As a recent gas price spike triggered two UK fertiliser plants to close their doors, alarm bells rang across the fields of many arable farms. With a looming shortage of nitrogen, the sector’s relationship with gas fertilisers, or more our dependence on it, has been brought into question once again. That’s not altogether a bad thing, given that an average 40% of nitrogen fertiliser is left unused or leaks into the environment. So now nitrogen is back in the spotlight, the question remains – how can we build our soil health to lessen our reliance on gas fertiliser?

At the beginning of this year, our farm had a number of deep soil samples assessed for nitrogen availability and we were surprised at the variations across different fields. In the face of rising costs for nitrogen, these samples are an opportunity to assess what’s already available in our soil or is being held by crops or cover crops – with the goal being to lessen the need for inputs.

With urea fertiliser use most likely to be restricted or removed in the near future, making access increasingly limited or expensive, taking a closer look at our rotations will help our crops thrive without pinching the bottom line.

As a cost-effective alternative, nature-based solutions prove time and time again to boost yield and save costs, with staggering evidence to back this up. Pollinator populations are essential in food production and improve the yields of three quarters of UK crops. Without pollinators, farming’s need for agrochemicals and inputs increases. One study by the Centre for Ecology & Hydrology found that an increase in pollinators improved crop yields by a third, with an added boost in crop quality.

On our farm, habitat is left undisturbed and not cut at the end of the season, giving beneficial insects somewhere to hibernate over winter so they’re available for pest control the following spring. I am involved in a number of trials where we have put additional margins across fields to measure the increase in activity of beetles, bugs and pollinators – all having a positive effect.

We’ve started increasing our spring cropping, including growing pulses, and having fertility breaks by using herbal leys and clovers to build our soil quality. Peas and beans, in particular, help build fertility through nodules in their roots which release nitrogen for the next crop. Instead of a short rotation, which needs more inputs, the more we diversify and lengthen our rotations with plants that are less reliant on additional inputs, the healthier our soils will be in the long-term. The healthier the soils are naturally, the lesser the need for costly fertilisers.

In the past, we’ve been encouraged to push as much nature out of our way as possible, to the outside of the field and beyond. But in theory, nature makes our fields more productive. As many are now realising, we need to make room for nature so we can reap the benefits for our farming businesses.
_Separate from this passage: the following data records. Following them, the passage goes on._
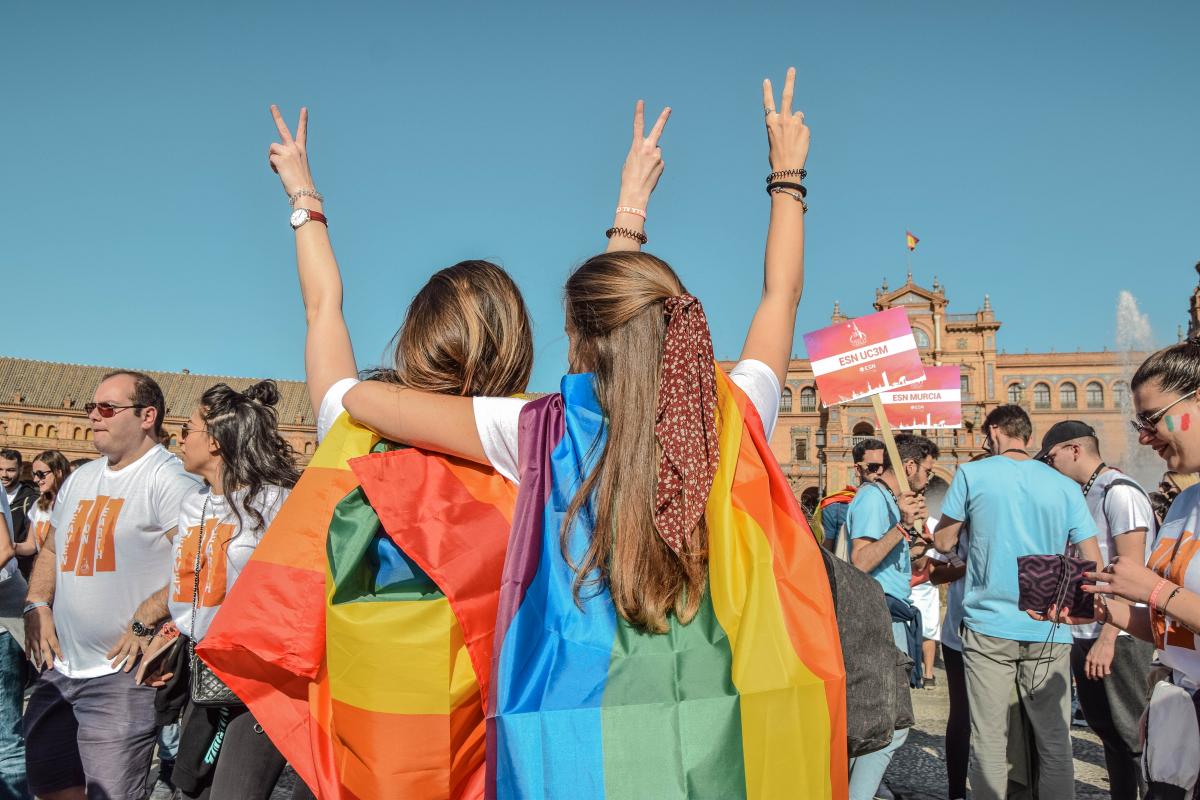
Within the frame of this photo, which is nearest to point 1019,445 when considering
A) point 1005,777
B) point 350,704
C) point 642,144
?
point 1005,777

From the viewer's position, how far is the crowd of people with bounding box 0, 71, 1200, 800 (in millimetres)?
1839

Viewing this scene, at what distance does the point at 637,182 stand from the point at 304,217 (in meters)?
1.04

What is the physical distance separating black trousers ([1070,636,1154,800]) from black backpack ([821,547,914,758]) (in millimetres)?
3473

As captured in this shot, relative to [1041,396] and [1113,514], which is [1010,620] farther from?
[1041,396]

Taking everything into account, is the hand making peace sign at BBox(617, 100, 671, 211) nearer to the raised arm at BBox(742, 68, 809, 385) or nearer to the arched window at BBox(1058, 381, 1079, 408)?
the raised arm at BBox(742, 68, 809, 385)

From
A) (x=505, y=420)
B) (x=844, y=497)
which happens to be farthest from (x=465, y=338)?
(x=844, y=497)

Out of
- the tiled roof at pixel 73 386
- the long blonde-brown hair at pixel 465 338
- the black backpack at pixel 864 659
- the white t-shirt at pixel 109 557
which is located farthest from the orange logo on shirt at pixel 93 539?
the tiled roof at pixel 73 386

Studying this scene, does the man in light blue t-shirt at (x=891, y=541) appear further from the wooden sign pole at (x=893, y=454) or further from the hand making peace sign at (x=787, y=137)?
the hand making peace sign at (x=787, y=137)

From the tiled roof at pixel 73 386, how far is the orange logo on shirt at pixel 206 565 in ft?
210

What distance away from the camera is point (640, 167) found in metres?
2.96

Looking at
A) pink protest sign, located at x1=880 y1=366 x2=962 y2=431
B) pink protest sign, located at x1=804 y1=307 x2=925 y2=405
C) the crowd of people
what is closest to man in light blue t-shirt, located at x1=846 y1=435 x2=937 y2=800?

Using data like yield, soil and fertility maps, we can place habitat across our landscape to help us get better financial return and be rewarded for doing so with a new public money for public goods scheme – where the focus is on farmers to deliver nature recovery across their farmland. With a drive from Government and society for a landscape to deliver in helping tackle the climate and biodiversity crisis, we’re going to be increasingly asked to produce different outcomes from the assets we manage. Coupled with nitrogen’s increasing cost and the quickening move towards a low-carbon future, lessening our dependence on nitrogen becomes part of a net-zero journey.

If there’s a business cost that outweighs sense, it’s more often than not a paid replacement for what nature can do itself. As farmer trials have argued, the sector’s true dependence doesn’t come from a bag. For a healthy, functioning farm ecosystem our dependence is on nature itself.

Martin Lines is an arable farmer and contractor in South Cambridgeshire with more than 500ha of arable land in his care. His special interest is in farm conservation management and demonstrating that farmers can profitably produce food in harmony with nature and the environment. He’s also chair of the Nature Friendly Farming Network UK.